Why are foreign firms importing so much cal hypo and chlorinated isos into the States?

Eisenhauer says it’s a combination of market forces and chemistry. In Asia, chemical companies have plenty of chlorine to spare, thanks to high demand for and production of caustic soda. Used in soaps, organic and inorganic chemicals, and alumina, caustic soda is the highly desired byproduct of the chemical reaction that creates chlorine. And, because they are making so much caustic soda, they have lots of extra chlorine, which gets exported to the United States and sold at low prices. “The chlorine molecule basically has a negative value to them,” Eisenhauer explains.

The situation is a challenging one for American firms. In a written statement, the American Chemistry Council, a trade group for chemical companies, praised the decision by the U.S. government to look more closely at the chlorinated isos market: “The American Chemistry Council’s Chlorine Chemistry Division and its members support a fair and free market for chlorinated isocyanurate products. We are pleased that the U.S. Commerce Department is conducting a thorough investigation under U.S. countervailing subsidies laws.”

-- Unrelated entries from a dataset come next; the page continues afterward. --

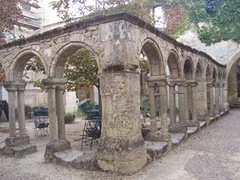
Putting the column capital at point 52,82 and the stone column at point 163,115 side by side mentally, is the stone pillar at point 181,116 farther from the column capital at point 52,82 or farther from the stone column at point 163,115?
the column capital at point 52,82

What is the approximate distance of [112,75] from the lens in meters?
4.41

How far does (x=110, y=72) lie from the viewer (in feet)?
14.5

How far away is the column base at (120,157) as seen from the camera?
428 cm

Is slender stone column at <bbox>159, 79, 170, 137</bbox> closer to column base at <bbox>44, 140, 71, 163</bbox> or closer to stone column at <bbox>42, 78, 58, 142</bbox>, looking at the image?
column base at <bbox>44, 140, 71, 163</bbox>

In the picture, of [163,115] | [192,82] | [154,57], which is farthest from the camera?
[192,82]

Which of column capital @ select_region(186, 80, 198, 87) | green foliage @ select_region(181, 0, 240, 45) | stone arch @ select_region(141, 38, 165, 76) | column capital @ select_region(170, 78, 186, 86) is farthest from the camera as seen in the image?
green foliage @ select_region(181, 0, 240, 45)

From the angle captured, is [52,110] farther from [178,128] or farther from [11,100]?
[178,128]

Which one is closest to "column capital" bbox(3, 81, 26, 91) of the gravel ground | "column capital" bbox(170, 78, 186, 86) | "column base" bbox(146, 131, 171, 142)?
the gravel ground

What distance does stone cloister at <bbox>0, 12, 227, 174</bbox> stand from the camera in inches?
171

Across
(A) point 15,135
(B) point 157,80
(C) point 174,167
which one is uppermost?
(B) point 157,80

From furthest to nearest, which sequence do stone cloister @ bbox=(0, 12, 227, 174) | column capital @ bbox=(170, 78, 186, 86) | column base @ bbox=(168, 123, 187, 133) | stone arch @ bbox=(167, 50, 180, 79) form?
column capital @ bbox=(170, 78, 186, 86), column base @ bbox=(168, 123, 187, 133), stone arch @ bbox=(167, 50, 180, 79), stone cloister @ bbox=(0, 12, 227, 174)

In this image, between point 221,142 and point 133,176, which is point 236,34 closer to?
point 221,142

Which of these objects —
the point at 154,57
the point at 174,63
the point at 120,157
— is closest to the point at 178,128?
the point at 174,63

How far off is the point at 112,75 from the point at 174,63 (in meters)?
3.19
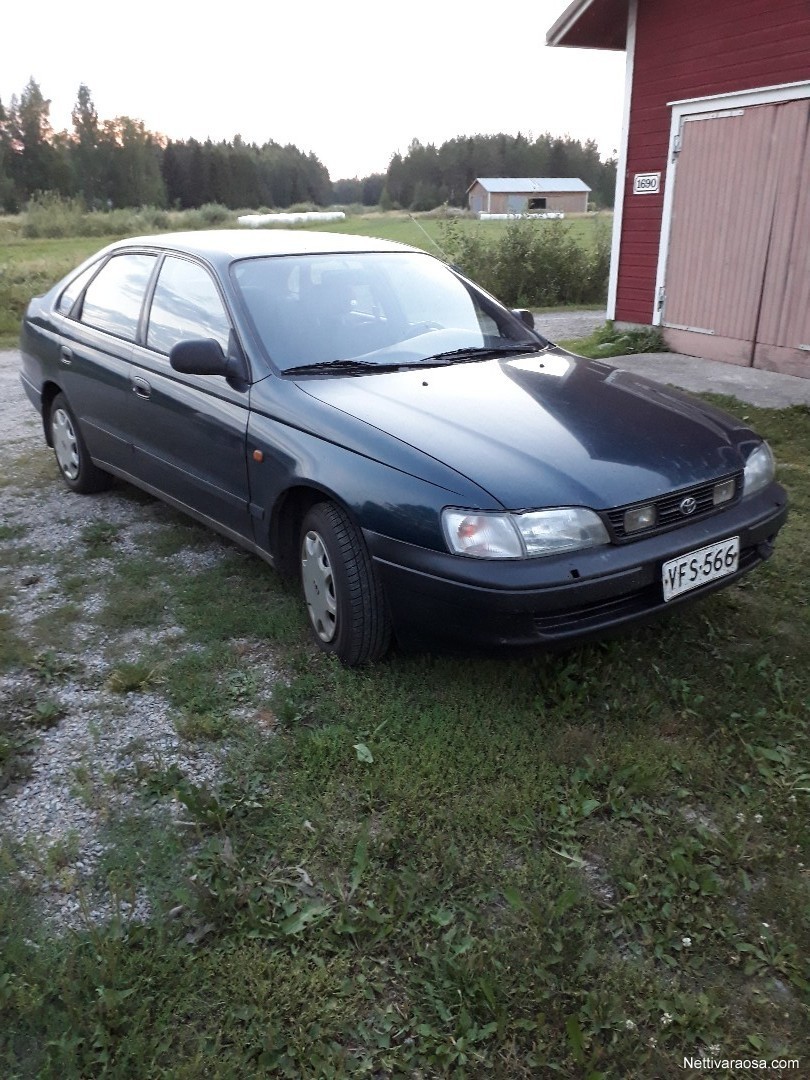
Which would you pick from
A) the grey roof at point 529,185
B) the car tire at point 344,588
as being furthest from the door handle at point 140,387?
the grey roof at point 529,185

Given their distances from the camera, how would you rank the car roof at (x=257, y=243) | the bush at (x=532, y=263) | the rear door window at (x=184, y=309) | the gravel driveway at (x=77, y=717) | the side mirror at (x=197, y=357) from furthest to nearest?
the bush at (x=532, y=263) < the car roof at (x=257, y=243) < the rear door window at (x=184, y=309) < the side mirror at (x=197, y=357) < the gravel driveway at (x=77, y=717)

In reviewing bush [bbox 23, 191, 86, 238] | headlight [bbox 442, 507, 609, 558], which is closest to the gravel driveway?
headlight [bbox 442, 507, 609, 558]

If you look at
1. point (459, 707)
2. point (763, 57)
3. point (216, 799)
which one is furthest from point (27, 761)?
point (763, 57)

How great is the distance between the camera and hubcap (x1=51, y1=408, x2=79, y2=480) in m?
5.35

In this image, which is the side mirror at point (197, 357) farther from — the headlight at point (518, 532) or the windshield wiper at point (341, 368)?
the headlight at point (518, 532)

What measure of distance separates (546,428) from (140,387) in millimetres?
2190

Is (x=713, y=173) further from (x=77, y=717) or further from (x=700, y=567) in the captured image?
(x=77, y=717)

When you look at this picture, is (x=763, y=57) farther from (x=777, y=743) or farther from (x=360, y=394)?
(x=777, y=743)

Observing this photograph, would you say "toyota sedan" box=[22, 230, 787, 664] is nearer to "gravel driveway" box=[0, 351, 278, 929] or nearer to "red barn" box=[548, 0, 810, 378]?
"gravel driveway" box=[0, 351, 278, 929]

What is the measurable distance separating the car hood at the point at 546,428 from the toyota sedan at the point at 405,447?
0.01 meters

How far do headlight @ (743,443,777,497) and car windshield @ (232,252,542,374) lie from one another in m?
1.20

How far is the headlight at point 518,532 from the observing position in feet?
9.06

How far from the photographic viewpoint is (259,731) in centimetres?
304

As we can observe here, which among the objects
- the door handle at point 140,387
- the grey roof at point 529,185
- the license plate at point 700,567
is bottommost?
the license plate at point 700,567
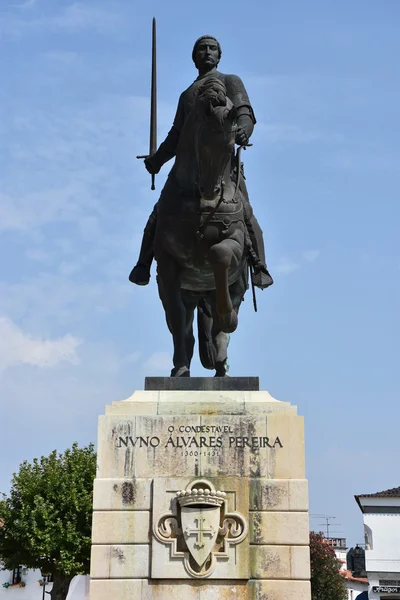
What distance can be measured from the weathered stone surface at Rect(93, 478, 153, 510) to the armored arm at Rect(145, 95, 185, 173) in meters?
4.51

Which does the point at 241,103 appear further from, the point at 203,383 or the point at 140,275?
the point at 203,383

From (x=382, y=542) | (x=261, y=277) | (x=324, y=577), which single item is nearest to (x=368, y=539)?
(x=382, y=542)

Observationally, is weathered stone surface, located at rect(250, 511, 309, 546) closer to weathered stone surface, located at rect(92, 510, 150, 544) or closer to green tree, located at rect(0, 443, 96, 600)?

What happens if the U.S. decides definitively this year that Chinese and Japanese companies have an unfair advantage? The feds might decide to place what is known as a countervailing duty on these chlorine products, which softens the impact of those subsidies by effectively raising the prices of these imported products.

That, of course, will affect what pool firms will pay for these common water treatment chemicals. “If there is a tariff of X percent, then the price will go up X percent, or the equivalent of the tariff,” Eisenhauer explains. “But prices may also decline [before the tariff becomes effective], because countries will try to ship more product into the U.S. before the tariff makes the prices go up” and causes their foreign product to look less affordable to U.S. buyers.

Such global factors for price increases can get a little frustrating for pool firm owners watching their expenses. “It’s like with concrete, when they said prices were going up because of the Olympics” and the related building projects, Chrissan says. “Really, that’s where it’s all going? I think it’s just another reason for them to charge more for their products.”

Chlorine wars

What: Ongoing investigations into the level and impact of foreign imports of chlorine compounds on the U.S. market.

Who: Clearon Corp., South Charleston, W. Va.; Occidental Chemical Corp., Los Angeles; and Arch Chemicals (owned by Swiss firm Lonza) have all filed petitions alleging unfair competition with the U.S. Department of Commerce and the International Trade Commission.

Chemicals: Chlorinated isocyanurates (Occidental and Clearon) and calcium hypochlorite (Arch).

Why: These manufacturers say that Chinese and Japanese chemical companies are hurting American firms by illegally flooding the U.S. market with cheap chlorine compounds.

When: Occidental and Clearon filed theirs in August 2013; Arch filed its petition in December 2013.

Status: The International Trade Commission decided in January that evidence suggests that Chinese imports of calcium hypochlorite are hurting American manufacturers. It is investigating whether to place additional duties on the product; a ruling is expected sometime this summer. In February, the agency also decided that Chinese imports of chlorinated isocyanurates were being significantly subsidized by the Chinese government; it is still investigating whether Japanese imports were subsidized. Rulings in the chlorinated isocyanurates cases are expected this summer.

Why this matters: New tariffs on foreign chlorine imports could result in higher prices for all chlorine products in the United States, even if they are produced here.